Apple's suggestion is almost certainly the correct one. Norton has a particularly bad reputation on Macs, and its detection is not the best either. I don't know much about it from first-hand experience on Windows, but have heard some negative things. I would recommend using some different anti-virus software.
Most likely, this is simply a false positive. Generally, anything identified as "heuristic" is not a certain diagnosis. Alternately, Bloodhound.Exploit.115 is an exploit of a very old vulnerability in Excel, so it's possible you have managed to get a malicious Excel file transferred onto your iPad. It would not be able to do anything to your iPad, and I doubt it's still capable of infecting your Windows machine.
I agree, a false posiive is the most likely explanation. I just try to keep security issues above the "most liely" level of confidence!
FWIW Norton scan of my "laptop" (Del XPS 1730 requires laps of steel lol) has come up clean.
At the risk of sounding like a broken record, my main concern is why this happened yesterday and not, say, last month (the last time I did a sync). (No, I do not have auto update turned on in Norton, or anywhere else for that matter).

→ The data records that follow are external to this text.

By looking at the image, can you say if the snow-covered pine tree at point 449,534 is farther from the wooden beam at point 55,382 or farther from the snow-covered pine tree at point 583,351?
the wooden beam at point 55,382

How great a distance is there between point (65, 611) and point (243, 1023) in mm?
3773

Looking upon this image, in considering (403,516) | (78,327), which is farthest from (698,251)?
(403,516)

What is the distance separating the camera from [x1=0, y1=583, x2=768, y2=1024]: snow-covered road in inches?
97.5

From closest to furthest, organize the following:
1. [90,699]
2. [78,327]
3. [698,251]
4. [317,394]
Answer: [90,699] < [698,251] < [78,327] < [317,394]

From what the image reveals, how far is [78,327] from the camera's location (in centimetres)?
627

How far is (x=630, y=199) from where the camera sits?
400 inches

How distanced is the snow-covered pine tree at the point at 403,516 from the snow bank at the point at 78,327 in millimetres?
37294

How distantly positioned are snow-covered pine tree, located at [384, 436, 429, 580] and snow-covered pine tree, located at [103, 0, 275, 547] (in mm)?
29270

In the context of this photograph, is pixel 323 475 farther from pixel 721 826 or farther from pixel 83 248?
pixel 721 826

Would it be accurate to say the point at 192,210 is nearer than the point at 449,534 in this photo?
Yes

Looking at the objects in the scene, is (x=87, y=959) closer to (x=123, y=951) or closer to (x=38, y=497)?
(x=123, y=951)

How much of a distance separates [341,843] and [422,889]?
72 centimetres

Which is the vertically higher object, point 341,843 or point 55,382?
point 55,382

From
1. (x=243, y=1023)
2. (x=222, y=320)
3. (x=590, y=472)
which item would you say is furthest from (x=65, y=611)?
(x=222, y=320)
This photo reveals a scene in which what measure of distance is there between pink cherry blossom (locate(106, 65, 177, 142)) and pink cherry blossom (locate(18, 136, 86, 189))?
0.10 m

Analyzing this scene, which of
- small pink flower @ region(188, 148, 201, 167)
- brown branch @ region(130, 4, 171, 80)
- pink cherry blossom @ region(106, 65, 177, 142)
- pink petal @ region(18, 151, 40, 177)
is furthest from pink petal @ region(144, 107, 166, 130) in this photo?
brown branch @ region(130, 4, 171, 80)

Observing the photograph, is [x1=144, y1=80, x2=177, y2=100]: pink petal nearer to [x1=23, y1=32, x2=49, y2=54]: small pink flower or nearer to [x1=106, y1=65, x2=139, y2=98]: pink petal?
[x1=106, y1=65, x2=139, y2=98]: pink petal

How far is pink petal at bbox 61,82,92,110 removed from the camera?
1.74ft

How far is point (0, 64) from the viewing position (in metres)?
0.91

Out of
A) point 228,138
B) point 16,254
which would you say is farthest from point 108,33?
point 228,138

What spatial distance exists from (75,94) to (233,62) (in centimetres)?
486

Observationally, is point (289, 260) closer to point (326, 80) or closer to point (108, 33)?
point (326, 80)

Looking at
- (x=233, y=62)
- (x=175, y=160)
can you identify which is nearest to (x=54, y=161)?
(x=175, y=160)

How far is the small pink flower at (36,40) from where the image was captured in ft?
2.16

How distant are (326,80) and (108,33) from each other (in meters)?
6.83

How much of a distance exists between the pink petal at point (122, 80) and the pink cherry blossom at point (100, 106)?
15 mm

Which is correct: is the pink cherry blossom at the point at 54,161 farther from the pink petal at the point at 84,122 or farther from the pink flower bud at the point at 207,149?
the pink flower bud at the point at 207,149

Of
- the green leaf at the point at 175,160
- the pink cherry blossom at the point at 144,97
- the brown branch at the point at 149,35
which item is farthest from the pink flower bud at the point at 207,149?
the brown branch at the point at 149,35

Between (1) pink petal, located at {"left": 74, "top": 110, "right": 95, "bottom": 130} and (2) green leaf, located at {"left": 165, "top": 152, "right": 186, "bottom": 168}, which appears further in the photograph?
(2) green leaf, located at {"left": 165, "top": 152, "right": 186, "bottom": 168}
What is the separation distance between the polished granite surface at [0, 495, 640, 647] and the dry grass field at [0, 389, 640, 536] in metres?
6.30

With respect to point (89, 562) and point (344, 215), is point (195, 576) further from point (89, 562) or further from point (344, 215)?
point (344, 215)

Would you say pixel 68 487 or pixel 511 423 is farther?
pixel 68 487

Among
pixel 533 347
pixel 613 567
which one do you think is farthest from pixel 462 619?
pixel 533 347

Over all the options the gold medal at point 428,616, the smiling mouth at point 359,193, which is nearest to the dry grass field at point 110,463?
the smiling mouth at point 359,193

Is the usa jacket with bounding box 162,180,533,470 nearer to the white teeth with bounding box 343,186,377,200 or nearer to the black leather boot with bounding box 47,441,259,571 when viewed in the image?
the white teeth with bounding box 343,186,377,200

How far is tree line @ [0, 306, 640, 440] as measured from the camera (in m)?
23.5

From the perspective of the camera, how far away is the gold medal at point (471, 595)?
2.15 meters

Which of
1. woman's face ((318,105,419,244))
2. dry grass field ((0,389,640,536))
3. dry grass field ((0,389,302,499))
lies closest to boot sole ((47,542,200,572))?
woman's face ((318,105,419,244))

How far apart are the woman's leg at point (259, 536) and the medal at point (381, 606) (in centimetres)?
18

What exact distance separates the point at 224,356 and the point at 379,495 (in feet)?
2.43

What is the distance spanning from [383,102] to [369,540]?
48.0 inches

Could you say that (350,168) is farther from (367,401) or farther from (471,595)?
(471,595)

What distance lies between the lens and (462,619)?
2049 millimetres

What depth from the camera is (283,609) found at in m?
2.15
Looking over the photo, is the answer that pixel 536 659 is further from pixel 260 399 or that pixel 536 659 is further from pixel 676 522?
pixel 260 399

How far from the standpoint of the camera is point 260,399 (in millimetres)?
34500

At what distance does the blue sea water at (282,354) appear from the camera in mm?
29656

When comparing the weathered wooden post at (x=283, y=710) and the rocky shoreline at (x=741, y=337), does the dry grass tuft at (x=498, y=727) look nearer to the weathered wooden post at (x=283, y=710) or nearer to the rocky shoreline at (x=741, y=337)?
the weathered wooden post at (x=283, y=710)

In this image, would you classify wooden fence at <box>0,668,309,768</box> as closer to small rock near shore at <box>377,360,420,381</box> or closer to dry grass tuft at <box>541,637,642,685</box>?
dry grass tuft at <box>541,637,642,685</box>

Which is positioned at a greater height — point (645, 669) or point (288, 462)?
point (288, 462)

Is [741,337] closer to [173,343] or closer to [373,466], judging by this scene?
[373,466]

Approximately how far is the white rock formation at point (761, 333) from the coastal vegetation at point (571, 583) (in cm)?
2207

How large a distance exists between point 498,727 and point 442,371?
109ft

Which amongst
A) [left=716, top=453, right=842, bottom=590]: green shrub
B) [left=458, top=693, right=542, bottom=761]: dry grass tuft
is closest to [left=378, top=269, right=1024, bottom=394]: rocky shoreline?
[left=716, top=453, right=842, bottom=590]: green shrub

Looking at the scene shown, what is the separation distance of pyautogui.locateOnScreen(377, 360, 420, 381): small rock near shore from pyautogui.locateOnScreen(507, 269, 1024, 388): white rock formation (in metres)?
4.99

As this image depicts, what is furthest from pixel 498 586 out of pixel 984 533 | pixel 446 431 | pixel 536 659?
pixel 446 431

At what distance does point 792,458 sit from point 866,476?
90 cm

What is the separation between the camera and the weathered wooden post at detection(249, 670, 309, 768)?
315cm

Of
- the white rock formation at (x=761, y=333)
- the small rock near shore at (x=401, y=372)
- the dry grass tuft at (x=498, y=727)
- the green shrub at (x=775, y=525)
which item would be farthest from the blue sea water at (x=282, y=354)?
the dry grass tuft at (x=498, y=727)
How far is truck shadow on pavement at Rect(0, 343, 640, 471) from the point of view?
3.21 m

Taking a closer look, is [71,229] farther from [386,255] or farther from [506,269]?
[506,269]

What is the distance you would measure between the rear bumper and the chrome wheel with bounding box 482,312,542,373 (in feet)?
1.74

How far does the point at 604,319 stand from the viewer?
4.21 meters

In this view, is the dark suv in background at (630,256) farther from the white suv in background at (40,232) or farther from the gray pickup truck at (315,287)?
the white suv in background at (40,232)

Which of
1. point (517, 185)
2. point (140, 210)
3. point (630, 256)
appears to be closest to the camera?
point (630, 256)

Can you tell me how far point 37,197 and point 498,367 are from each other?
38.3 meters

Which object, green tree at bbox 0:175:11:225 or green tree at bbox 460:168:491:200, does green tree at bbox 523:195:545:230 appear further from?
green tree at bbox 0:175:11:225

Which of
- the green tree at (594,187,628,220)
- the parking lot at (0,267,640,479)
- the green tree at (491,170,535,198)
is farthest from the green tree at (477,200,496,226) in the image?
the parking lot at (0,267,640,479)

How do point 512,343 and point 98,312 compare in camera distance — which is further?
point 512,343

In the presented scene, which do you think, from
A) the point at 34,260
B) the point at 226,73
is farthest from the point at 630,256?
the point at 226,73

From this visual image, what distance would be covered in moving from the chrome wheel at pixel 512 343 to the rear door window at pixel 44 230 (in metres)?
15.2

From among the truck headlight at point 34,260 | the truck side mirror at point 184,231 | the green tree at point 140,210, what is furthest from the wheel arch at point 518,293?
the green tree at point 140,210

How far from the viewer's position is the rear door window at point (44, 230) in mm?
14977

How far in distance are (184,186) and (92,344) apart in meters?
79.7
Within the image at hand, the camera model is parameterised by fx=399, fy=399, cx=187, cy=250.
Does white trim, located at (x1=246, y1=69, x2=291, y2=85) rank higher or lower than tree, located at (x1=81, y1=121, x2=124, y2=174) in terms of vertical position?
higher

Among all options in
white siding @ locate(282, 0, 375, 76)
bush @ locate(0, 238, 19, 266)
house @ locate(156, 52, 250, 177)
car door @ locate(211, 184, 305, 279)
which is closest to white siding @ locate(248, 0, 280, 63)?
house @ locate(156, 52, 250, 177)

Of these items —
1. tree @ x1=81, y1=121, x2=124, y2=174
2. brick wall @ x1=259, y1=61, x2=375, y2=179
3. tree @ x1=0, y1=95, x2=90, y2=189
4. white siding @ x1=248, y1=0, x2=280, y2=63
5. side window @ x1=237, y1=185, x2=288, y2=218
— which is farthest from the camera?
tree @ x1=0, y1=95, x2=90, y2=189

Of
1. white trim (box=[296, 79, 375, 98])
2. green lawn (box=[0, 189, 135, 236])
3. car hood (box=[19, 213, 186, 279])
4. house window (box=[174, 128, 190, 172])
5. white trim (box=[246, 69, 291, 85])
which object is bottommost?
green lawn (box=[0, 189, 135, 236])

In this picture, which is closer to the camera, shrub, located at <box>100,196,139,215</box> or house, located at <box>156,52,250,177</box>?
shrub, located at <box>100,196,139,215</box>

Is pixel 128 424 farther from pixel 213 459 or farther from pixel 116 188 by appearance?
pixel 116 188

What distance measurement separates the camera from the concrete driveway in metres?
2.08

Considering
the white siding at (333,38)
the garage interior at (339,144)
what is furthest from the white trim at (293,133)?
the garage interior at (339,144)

Its also curious that, supposedly, the number of reported occurrneces according to Norton is less than 5.
I can not think of anything on either of my machines machine that would be so unique. Not sure I have the stamina to tackle Symantec customer service (I have a marginal preference for root canal), otherwise it would be interesting to get some follow up on the report that was logged to Symantec by the scanner.
Yes, I do have some spreadsheets shared between the devices (Excel in Windows and QuickOffice in iOS).
Good to hear this particular virus (?) cant harm the iPad; and the laptop looksc clean anyway.
iOS backups comprise multiple small files saving fragments of data from different parts of the device's filing system. Yesterday one of those fragments had a pattern of bits that matched a pattern that occurs in files that have a particular piece of viral code, that's all. Ideally the pattern that's being detected needs tweaking to reduce the chance of false positives, and with AV updates rolling out every day it may way that yesterday was the only time the data being backed up matched any of the patterns being searched for so no real mystery as to why it hasn't been detected before. Should you get a similar warning while backing up your device I would ignore it and let the operation continue, otherwise you are likely to have an incomplete backup set and you might find that it won't restore when you actually need it.